Your tasks:
1: In the forum thread on keeping one horse alone, rewrite the stretch from "# Is It Okay" through "keeping one horse alone?", substituting "mares" for "geldings".
2: List every username that posts in the thread about keeping one horse alone.

Passage given:
------------------------------------------------------------------------

# Is It Okay To Keep One Horse Alone?



## singlecowgirl

Hey everyone, I was wondering if anyone here has just one horse? I have two geldings, and I'm thinking about selling one. What are your thoughts on keeping one horse alone? 

Please give some suggestion for the question or join our discussion Horsedate.com News


----------



## MIEventer

I wouldn't do it. Horses are herd animals, they need to be in group settings where they can socialize with their own kind *gosh that sounds weird when I read it back to myself*

Yes, they go through depression when they bond with a buddy and get taken away from them.


----------



## reining girl

My horse is alone. It works good for training them, they have there attention more on you and they also listen better and "lean" on you more, but also it can have its draw backs. Like my horse jumped out of her pen to go visit some neighbor horses and cut her foot, but she has not done it since, so it just depends on your horse. Like my horse was always wiht at least 10+ horses at a time, then i bought her and she went down to only one horse and she was just fine wiht me being her friend, but then i left for 3 weeks and thats when she got only and went to go visit.


----------



## Kayty

I've had horses kept by themselves and they were fine. As long as you've got some kind of other herd animal such as a sheep or goat etc. in there with them, they'll often bond to the other animal and be perfectly happy. 
I actually prefer to keep my horses by themselves sometimes or at least shift them around so they don't get too attached to one 'friend'. I've always had mares so not sure with geldings, but I find they are just so much better behaved when they don't get to friendly with one particular horse!!

------------------------------------------------------------------------

Given data:
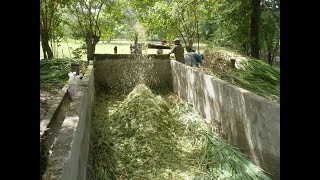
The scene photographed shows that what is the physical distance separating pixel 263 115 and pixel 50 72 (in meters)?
6.02

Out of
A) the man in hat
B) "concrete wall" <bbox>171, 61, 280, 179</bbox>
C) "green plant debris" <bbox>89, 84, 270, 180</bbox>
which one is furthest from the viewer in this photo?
the man in hat

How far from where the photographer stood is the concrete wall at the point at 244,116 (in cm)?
435

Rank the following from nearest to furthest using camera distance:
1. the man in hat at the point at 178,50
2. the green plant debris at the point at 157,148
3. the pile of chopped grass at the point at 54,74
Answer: the green plant debris at the point at 157,148, the pile of chopped grass at the point at 54,74, the man in hat at the point at 178,50

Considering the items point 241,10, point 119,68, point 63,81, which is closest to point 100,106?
point 63,81

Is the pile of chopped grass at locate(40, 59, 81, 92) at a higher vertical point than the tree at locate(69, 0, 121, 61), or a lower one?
lower

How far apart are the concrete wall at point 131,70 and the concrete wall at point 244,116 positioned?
315 centimetres

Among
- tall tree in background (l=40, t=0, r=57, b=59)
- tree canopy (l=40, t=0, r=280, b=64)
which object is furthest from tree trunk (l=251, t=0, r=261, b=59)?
tall tree in background (l=40, t=0, r=57, b=59)

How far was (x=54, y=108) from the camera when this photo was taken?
16.0ft

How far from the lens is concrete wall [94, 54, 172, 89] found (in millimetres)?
10641

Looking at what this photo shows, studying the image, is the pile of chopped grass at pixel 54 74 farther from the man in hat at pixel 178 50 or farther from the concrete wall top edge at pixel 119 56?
the man in hat at pixel 178 50

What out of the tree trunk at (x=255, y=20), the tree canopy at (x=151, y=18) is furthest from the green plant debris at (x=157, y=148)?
the tree trunk at (x=255, y=20)

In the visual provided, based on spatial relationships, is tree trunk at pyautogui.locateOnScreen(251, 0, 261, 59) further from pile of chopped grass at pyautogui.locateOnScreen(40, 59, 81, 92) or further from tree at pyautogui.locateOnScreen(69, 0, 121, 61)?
pile of chopped grass at pyautogui.locateOnScreen(40, 59, 81, 92)

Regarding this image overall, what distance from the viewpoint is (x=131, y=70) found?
1084 cm

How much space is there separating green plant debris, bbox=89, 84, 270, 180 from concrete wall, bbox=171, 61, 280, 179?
18cm
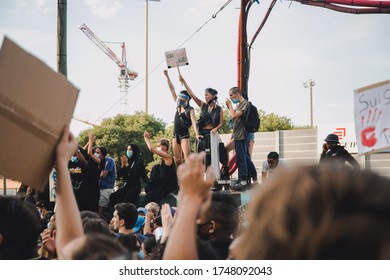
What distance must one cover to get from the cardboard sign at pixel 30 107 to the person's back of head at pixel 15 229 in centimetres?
34

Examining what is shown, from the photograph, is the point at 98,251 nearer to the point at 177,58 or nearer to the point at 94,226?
the point at 94,226

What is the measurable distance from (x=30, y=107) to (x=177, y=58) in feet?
19.3

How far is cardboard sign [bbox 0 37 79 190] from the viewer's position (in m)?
1.78

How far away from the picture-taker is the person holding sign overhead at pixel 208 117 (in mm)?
7277

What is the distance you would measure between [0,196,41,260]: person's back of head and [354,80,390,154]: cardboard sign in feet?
7.19

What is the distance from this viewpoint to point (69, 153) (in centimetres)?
185

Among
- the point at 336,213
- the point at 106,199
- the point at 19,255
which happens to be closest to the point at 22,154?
the point at 19,255

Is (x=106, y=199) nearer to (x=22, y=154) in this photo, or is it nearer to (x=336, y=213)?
(x=22, y=154)

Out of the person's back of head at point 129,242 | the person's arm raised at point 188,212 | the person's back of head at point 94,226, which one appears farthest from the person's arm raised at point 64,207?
the person's back of head at point 129,242

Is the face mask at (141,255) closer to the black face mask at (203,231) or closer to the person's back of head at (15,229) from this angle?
the black face mask at (203,231)

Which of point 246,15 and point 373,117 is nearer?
point 373,117

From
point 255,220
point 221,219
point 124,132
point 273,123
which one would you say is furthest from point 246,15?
point 273,123

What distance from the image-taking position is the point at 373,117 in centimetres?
340

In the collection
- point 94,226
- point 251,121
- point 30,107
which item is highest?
point 251,121
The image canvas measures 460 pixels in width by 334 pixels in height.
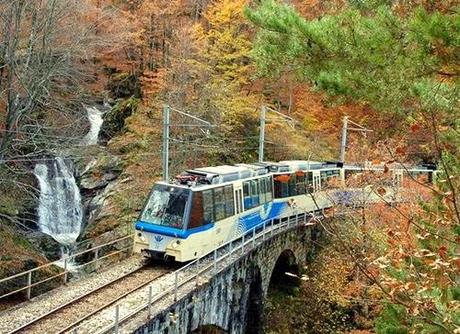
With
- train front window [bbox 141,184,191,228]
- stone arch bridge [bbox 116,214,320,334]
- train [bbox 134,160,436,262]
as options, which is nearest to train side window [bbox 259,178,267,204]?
train [bbox 134,160,436,262]

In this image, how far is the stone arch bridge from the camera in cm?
1316

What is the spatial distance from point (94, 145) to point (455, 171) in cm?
2792

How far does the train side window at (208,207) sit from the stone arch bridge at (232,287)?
1190 mm

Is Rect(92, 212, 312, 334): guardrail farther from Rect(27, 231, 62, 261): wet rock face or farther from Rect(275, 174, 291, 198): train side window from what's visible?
Rect(27, 231, 62, 261): wet rock face

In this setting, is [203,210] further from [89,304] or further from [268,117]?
[268,117]

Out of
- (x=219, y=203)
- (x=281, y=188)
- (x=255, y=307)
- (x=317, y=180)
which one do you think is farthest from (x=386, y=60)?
(x=317, y=180)

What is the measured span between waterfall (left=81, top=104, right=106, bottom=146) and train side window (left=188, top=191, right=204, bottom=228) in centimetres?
1866

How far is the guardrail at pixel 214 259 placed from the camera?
39.5 feet

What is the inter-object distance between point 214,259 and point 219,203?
2549 millimetres

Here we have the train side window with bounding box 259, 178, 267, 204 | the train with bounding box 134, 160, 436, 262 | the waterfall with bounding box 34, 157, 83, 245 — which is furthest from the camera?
the waterfall with bounding box 34, 157, 83, 245

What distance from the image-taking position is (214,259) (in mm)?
16141

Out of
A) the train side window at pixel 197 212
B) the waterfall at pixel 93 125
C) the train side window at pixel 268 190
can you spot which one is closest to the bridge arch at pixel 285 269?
the train side window at pixel 268 190

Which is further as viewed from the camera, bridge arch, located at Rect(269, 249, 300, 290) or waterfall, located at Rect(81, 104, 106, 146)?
waterfall, located at Rect(81, 104, 106, 146)

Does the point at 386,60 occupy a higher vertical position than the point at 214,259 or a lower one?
higher
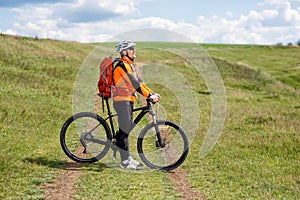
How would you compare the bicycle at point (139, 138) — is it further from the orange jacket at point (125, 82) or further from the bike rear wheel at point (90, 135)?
the orange jacket at point (125, 82)

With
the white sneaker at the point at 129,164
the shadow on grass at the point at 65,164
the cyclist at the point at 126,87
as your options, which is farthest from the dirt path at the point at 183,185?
the shadow on grass at the point at 65,164

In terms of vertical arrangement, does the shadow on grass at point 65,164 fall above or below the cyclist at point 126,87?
below

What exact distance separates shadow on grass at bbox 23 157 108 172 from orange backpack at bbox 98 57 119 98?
6.86ft

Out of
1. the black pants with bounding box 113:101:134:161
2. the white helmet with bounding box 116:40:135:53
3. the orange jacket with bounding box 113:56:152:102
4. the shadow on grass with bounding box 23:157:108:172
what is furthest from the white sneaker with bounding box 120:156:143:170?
the white helmet with bounding box 116:40:135:53

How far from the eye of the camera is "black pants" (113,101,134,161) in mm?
10711

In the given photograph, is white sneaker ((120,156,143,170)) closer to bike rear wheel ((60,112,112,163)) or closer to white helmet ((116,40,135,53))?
bike rear wheel ((60,112,112,163))

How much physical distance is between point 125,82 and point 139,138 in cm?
163

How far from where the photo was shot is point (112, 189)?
9.61 metres

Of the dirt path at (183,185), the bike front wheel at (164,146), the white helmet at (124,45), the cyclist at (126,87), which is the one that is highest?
the white helmet at (124,45)

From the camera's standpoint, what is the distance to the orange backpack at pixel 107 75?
34.4 ft

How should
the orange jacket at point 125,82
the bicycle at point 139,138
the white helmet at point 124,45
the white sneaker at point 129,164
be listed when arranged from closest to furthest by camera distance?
the orange jacket at point 125,82 → the white helmet at point 124,45 → the bicycle at point 139,138 → the white sneaker at point 129,164

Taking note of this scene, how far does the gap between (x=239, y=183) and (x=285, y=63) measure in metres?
71.3

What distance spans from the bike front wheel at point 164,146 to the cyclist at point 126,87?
0.57 m

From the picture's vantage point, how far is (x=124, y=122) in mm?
10852
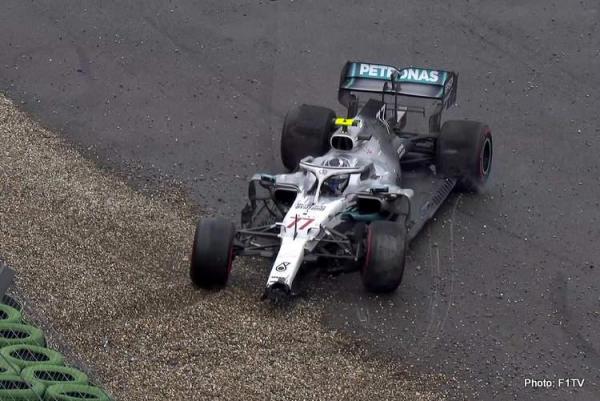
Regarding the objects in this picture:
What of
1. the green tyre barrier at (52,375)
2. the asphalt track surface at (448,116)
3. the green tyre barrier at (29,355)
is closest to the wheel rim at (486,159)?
the asphalt track surface at (448,116)

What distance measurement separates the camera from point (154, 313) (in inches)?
570

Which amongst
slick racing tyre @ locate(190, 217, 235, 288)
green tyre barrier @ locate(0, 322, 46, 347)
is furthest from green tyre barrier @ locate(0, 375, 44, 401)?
slick racing tyre @ locate(190, 217, 235, 288)

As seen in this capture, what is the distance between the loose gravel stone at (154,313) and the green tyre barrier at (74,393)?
6.05ft

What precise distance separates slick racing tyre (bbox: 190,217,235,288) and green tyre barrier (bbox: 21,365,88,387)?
365 cm

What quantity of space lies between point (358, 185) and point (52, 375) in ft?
19.0

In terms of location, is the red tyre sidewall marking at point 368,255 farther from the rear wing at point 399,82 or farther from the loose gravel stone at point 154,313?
the rear wing at point 399,82

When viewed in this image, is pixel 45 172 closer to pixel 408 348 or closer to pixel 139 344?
pixel 139 344

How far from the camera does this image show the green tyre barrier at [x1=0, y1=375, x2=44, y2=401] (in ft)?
34.2

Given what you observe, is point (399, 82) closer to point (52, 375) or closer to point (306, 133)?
point (306, 133)

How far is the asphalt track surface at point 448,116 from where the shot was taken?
14.7m

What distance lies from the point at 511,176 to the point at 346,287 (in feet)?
13.1

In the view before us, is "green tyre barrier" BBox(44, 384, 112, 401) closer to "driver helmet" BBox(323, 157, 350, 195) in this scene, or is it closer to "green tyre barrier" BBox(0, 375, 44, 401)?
"green tyre barrier" BBox(0, 375, 44, 401)

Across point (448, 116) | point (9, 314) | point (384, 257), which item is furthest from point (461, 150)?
point (9, 314)

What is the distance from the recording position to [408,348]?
1429cm
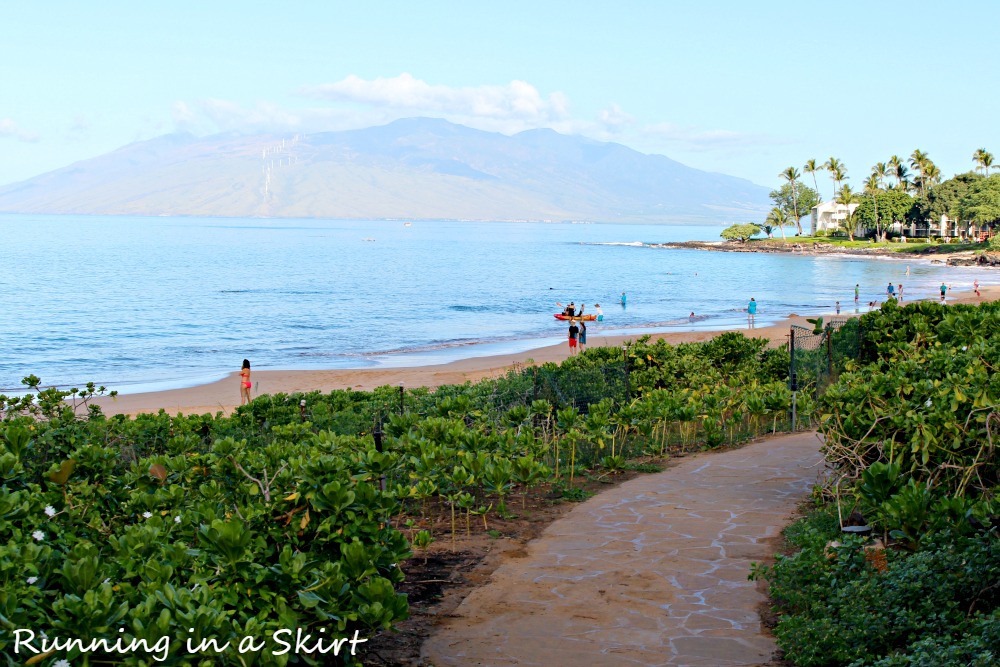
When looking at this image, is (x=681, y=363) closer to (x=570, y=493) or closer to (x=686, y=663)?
(x=570, y=493)

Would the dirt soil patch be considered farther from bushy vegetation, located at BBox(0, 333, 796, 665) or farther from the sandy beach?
the sandy beach

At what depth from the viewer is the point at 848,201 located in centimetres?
13150

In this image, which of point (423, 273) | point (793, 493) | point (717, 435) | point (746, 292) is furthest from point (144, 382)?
point (423, 273)

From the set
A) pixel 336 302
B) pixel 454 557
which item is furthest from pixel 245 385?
pixel 336 302

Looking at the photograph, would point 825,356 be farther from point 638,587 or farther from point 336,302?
point 336,302

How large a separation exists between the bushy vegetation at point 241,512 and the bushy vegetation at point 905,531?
7.74ft

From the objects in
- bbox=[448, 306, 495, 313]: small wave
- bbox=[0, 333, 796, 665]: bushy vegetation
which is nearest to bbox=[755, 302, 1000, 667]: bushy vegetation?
bbox=[0, 333, 796, 665]: bushy vegetation

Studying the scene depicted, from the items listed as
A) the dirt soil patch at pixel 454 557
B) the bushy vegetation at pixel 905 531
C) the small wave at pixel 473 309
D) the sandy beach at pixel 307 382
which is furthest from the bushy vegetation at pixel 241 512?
the small wave at pixel 473 309

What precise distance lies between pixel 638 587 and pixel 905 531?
179 centimetres

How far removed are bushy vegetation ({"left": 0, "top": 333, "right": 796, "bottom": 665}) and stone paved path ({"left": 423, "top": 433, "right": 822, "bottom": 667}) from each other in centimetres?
69

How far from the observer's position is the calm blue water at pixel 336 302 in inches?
1452

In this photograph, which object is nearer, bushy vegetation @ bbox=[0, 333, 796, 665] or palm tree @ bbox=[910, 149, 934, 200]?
bushy vegetation @ bbox=[0, 333, 796, 665]

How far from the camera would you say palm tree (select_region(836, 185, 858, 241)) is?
127 metres

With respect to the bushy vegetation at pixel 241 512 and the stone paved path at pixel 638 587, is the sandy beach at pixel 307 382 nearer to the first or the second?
the bushy vegetation at pixel 241 512
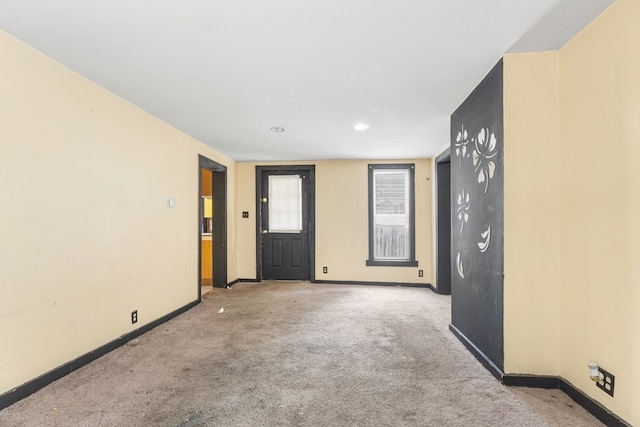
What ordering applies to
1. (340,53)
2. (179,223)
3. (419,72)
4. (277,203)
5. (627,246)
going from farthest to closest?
(277,203)
(179,223)
(419,72)
(340,53)
(627,246)

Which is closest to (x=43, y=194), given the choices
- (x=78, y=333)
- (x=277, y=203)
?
(x=78, y=333)

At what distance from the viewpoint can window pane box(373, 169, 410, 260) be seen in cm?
552

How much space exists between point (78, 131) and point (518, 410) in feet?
11.5

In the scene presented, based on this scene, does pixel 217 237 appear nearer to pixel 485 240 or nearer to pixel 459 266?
pixel 459 266

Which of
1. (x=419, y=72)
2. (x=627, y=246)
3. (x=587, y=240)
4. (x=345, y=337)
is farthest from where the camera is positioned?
(x=345, y=337)

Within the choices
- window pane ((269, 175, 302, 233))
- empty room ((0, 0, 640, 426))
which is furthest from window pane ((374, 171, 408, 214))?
empty room ((0, 0, 640, 426))

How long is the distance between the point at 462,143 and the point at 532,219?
1.03 meters

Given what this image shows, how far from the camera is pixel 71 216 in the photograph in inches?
92.1

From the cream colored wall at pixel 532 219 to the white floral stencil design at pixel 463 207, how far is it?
60 centimetres

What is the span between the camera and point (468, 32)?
6.05 feet

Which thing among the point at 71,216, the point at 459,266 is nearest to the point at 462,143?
the point at 459,266

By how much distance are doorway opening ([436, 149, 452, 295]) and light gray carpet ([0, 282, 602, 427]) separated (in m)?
1.45

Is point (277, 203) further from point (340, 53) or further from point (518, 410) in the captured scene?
point (518, 410)

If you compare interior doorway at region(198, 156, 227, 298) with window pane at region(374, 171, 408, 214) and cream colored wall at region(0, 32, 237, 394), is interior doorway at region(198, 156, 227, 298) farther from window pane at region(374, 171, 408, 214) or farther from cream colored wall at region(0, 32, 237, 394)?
window pane at region(374, 171, 408, 214)
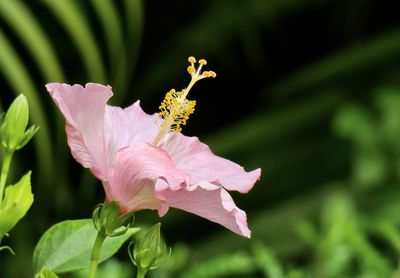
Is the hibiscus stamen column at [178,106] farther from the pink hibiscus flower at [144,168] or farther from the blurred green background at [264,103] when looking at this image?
the blurred green background at [264,103]

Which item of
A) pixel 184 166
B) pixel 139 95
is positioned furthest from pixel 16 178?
pixel 184 166

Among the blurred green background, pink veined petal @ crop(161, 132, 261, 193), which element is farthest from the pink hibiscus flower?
the blurred green background

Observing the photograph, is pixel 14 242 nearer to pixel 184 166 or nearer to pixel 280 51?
pixel 280 51

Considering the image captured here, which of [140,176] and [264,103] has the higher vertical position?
[140,176]

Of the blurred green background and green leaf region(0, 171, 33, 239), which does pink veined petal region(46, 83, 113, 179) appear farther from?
the blurred green background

------------------------------------------------------------------------

Responses by task:
1:
# Is It Okay To Keep One Horse Alone?



## singlecowgirl

Hey everyone, I was wondering if anyone here has just one horse? I have two mares, and I'm thinking about selling one. What are your thoughts on keeping one horse alone?

2: singlecowgirl, MIEventer, reining girl, Kayty